Among the many questions he then raised and discussed may be mentioned such as these: "What caused the creation of the stars on the fourth day?" "Were beasts of prey and venomous animals created before or after the fall of Adam? If before, how can their creation be reconciled with God's goodness; if afterward, how can their creation be reconciled to the letter of God's word?" "Why were only beasts and birds brought before Adam to be named, and not fishes and marine animals?" "Why did the Creator not say, 'Be fruitful and multiply,' to plants as well as to animals?"[2]

As to the creation of animals, Augustine curiously anticipates the Darwinian theory in his statement that birds take their origin in water. As to land animals, he holds that insects were not created "actually" during the six days, but only "potentially and virtually" so, since they sprang afterward from carrion.

Such was the contribution of the greatest of the Latin Fathers to the scientific knowledge of the world, after a most thorough study of the biblical text, and a most profound application of theological reasoning. The results of this contribution were most important. In this, as in so many other fields, Augustine gave direction to the main current of thought in Western Europe, Catholic and Protestant, for nearly thirteen centuries.

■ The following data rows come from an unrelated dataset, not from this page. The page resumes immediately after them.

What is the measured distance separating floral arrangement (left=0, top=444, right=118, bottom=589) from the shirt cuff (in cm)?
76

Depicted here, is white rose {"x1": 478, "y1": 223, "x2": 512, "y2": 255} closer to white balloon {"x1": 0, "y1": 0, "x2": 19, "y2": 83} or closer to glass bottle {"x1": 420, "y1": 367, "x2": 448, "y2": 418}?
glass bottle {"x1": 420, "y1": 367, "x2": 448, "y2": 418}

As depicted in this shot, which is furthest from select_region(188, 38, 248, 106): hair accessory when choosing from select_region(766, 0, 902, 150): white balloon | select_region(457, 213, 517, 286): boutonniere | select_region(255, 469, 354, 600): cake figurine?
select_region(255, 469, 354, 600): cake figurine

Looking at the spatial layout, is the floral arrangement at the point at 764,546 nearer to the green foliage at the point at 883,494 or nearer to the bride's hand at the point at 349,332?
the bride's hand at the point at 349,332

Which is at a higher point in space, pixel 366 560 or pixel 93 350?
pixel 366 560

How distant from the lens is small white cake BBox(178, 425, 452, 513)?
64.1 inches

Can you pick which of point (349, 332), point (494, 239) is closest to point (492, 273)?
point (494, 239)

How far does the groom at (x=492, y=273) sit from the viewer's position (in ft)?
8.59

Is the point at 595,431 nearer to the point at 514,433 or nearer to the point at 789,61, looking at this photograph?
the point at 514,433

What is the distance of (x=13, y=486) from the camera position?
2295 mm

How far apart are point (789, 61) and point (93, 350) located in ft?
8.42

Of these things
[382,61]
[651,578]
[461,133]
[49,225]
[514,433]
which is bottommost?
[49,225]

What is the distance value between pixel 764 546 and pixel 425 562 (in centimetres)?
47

In the ages that succeeded, the vast majority of prominent scholars followed him implicitly. Even so strong a man as Pope Gregory the Great yielded to his influence, and such leaders of thought as St. Isidore, in the seventh century, and the venerable Bede, in the eighth, planting themselves upon Augustine's premises, only ventured timidly to extend their conclusions upon lines he had laid down.

In his great work on "Etymologies," Isidore took up Augustine's attempt to bring the creation of insects into satisfactory relations with the book of Genesis, and, adopting the theory of the ancient philoso-

  1. For citations and authorities on this point, see my chapter on "Meteorology."
  2. See Augustine, "De Genesi," ii, 13, iii, 13, 15, et seq., ix, 12, et seq.